- Exercise details: Your answer should be every line below that includes the word "typeof".

- Extracted information:
"""

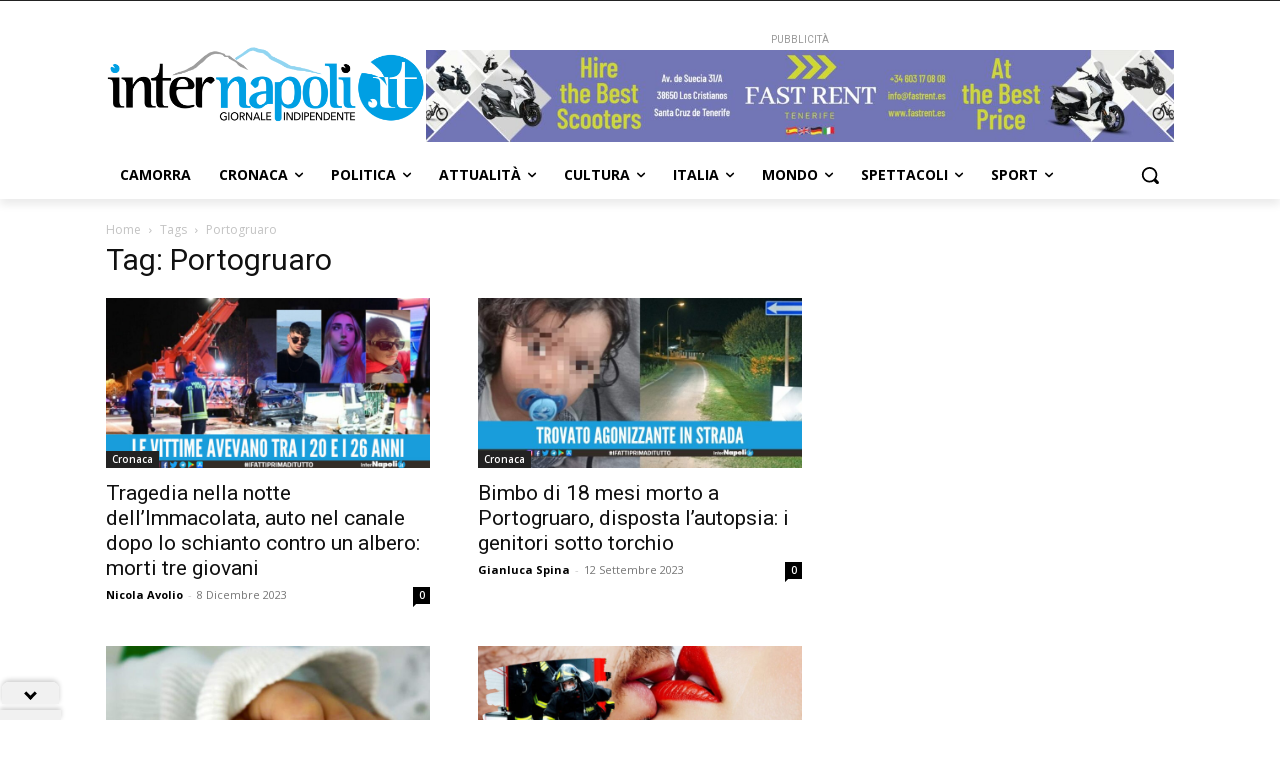

--- FILE ---
content_type: application/javascript; charset=utf-8
request_url: https://fundingchoicesmessages.google.com/f/AGSKWxXvSqtp1r67yf7Qi1I0UaOp7H15gCRK2WLCTwc9zcxJ3f9EfL3KbMhzkrHDX2f7WceCZmjabT9x7oJmjh3OWkJmqXfd4vW10P_wON68HUFGyXcMjFRV7M17Xvon_yPW8XjYQKjM_2fLVP7NVyMwsNaRwABXO6I-d0Z6bFC6KpmAnbTsl0yaebssUnfO/_/a/display.php?&ad_slot=/dynamic-ad-/ad-header.-160x600-
body_size: -1287
content:
window['b3427ee1-4908-4a60-b466-d0847154c6ed'] = true;

--- FILE ---
content_type: application/javascript; charset=utf-8
request_url: https://fundingchoicesmessages.google.com/f/AGSKWxV1lHZ1RDZSm8KjAEJXw66IEX8yZawr1npfj6nEa99V-4Dw6H8tjU9QJ1wpkmt-AN0A7ortqenUE_Fh4rZuO9vzkwxTITVnzjmQ_jRelNwhyqEvel8WqATt7KHqCgxK00xoAtvB2Q==?fccs=W251bGwsbnVsbCxudWxsLG51bGwsbnVsbCxudWxsLFsxNzY5OTA5NjkzLDkxNDAwMDAwMF0sbnVsbCxudWxsLG51bGwsW251bGwsWzcsNl0sbnVsbCxudWxsLG51bGwsbnVsbCxudWxsLG51bGwsbnVsbCxudWxsLG51bGwsMV0sImh0dHBzOi8vaW50ZXJuYXBvbGkuaXQvdGFnL3BvcnRvZ3J1YXJvLyIsbnVsbCxbWzgsIkZmMFJHSFR1bjhJIl0sWzksImVuLVVTIl0sWzE2LCJbMSwxLDFdIl0sWzE5LCIyIl0sWzE3LCJbMF0iXSxbMjQsIiJdLFsyOSwiZmFsc2UiXV1d
body_size: 122
content:
if (typeof __googlefc.fcKernelManager.run === 'function') {"use strict";this.default_ContributorServingResponseClientJs=this.default_ContributorServingResponseClientJs||{};(function(_){var window=this;
try{
var rp=function(a){this.A=_.t(a)};_.u(rp,_.J);var sp=function(a){this.A=_.t(a)};_.u(sp,_.J);sp.prototype.getWhitelistStatus=function(){return _.F(this,2)};var tp=function(a){this.A=_.t(a)};_.u(tp,_.J);var up=_.ed(tp),vp=function(a,b,c){this.B=a;this.j=_.A(b,rp,1);this.l=_.A(b,_.Qk,3);this.F=_.A(b,sp,4);a=this.B.location.hostname;this.D=_.Fg(this.j,2)&&_.O(this.j,2)!==""?_.O(this.j,2):a;a=new _.Qg(_.Rk(this.l));this.C=new _.eh(_.q.document,this.D,a);this.console=null;this.o=new _.np(this.B,c,a)};
vp.prototype.run=function(){if(_.O(this.j,3)){var a=this.C,b=_.O(this.j,3),c=_.gh(a),d=new _.Wg;b=_.hg(d,1,b);c=_.C(c,1,b);_.kh(a,c)}else _.hh(this.C,"FCNEC");_.pp(this.o,_.A(this.l,_.De,1),this.l.getDefaultConsentRevocationText(),this.l.getDefaultConsentRevocationCloseText(),this.l.getDefaultConsentRevocationAttestationText(),this.D);_.qp(this.o,_.F(this.F,1),this.F.getWhitelistStatus());var e;a=(e=this.B.googlefc)==null?void 0:e.__executeManualDeployment;a!==void 0&&typeof a==="function"&&_.Uo(this.o.G,
"manualDeploymentApi")};var wp=function(){};wp.prototype.run=function(a,b,c){var d;return _.v(function(e){d=up(b);(new vp(a,d,c)).run();return e.return({})})};_.Uk(7,new wp);
}catch(e){_._DumpException(e)}
}).call(this,this.default_ContributorServingResponseClientJs);
// Google Inc.

//# sourceURL=/_/mss/boq-content-ads-contributor/_/js/k=boq-content-ads-contributor.ContributorServingResponseClientJs.en_US.Ff0RGHTun8I.es5.O/d=1/exm=ad_blocking_detection_executable,kernel_loader,loader_js_executable/ed=1/rs=AJlcJMwj_NGSDs7Ec5ZJCmcGmg-e8qljdw/m=cookie_refresh_executable
__googlefc.fcKernelManager.run('\x5b\x5b\x5b7,\x22\x5b\x5bnull,\\\x22internapoli.it\\\x22,\\\x22AKsRol807Cw0xZTJ5ftHhA4HCgll2zTmATa_PBcW70-QDI0LzKin8splzF2TBDzsNc66l2dWirssncnD5C4smn6ndnHwbKsqVJ6cbdCvda27h4VclWgzJ1yvuSLcdGBwWW823ZJ230WP8HIGaRWM2WDYBSI6mp-mYw\\\\u003d\\\\u003d\\\x22\x5d,null,\x5b\x5bnull,null,null,\\\x22https:\/\/fundingchoicesmessages.google.com\/f\/AGSKWxXVvMgYGMoMwcMejBQF7_OPWnO2fQJDQ9gWO7ghnH2gJoIwt1wuZIcEJodmSGt70mSyEVQX1ML4PsZaSoOdjO2q-tSL9d6A8dc4CSLtcn1kcMmNL2ReC7uEiQll8CX7bzCeYXJ5Hw\\\\u003d\\\\u003d\\\x22\x5d,null,null,\x5bnull,null,null,\\\x22https:\/\/fundingchoicesmessages.google.com\/el\/AGSKWxWJ_b7-Fvlyrg-SwJbNFxhoELsCTyKBtmWGHJlRn2Mb7JWySvZSLOt2Vvi0AmF8YbwRxKR0L6TvjeRNEW6Htzg8oUBXAGuDYKN9UIAVTMiDHml1DqOCMnsZGgb6_icNMcv1CXOjWg\\\\u003d\\\\u003d\\\x22\x5d,null,\x5bnull,\x5b7,6\x5d,null,null,null,null,null,null,null,null,null,1\x5d\x5d,\x5b3,1\x5d\x5d\x22\x5d\x5d,\x5bnull,null,null,\x22https:\/\/fundingchoicesmessages.google.com\/f\/AGSKWxUzYT_UlMRt8vJ6bqh7ga0Ov5ugFQUsB4B-14GZN53keZClZlYd3NRUKrJojQ75hNx44jjEaLK7KNHpU_O-C7TFCgRHjfgscG4yPk9UYIVoW3fBun6_b32syYVUgkIvZCkd1z0ANA\\u003d\\u003d\x22\x5d\x5d');}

"""

- Task result:
if (typeof __googlefc.fcKernelManager.run === 'function') {"use strict";this.default_ContributorServingResponseClientJs=this.default_ContributorServingResponseClientJs||{};(function(_){var window=this;
vp.prototype.run=function(){if(_.O(this.j,3)){var a=this.C,b=_.O(this.j,3),c=_.gh(a),d=new _.Wg;b=_.hg(d,1,b);c=_.C(c,1,b);_.kh(a,c)}else _.hh(this.C,"FCNEC");_.pp(this.o,_.A(this.l,_.De,1),this.l.getDefaultConsentRevocationText(),this.l.getDefaultConsentRevocationCloseText(),this.l.getDefaultConsentRevocationAttestationText(),this.D);_.qp(this.o,_.F(this.F,1),this.F.getWhitelistStatus());var e;a=(e=this.B.googlefc)==null?void 0:e.__executeManualDeployment;a!==void 0&&typeof a==="function"&&_.Uo(this.o.G,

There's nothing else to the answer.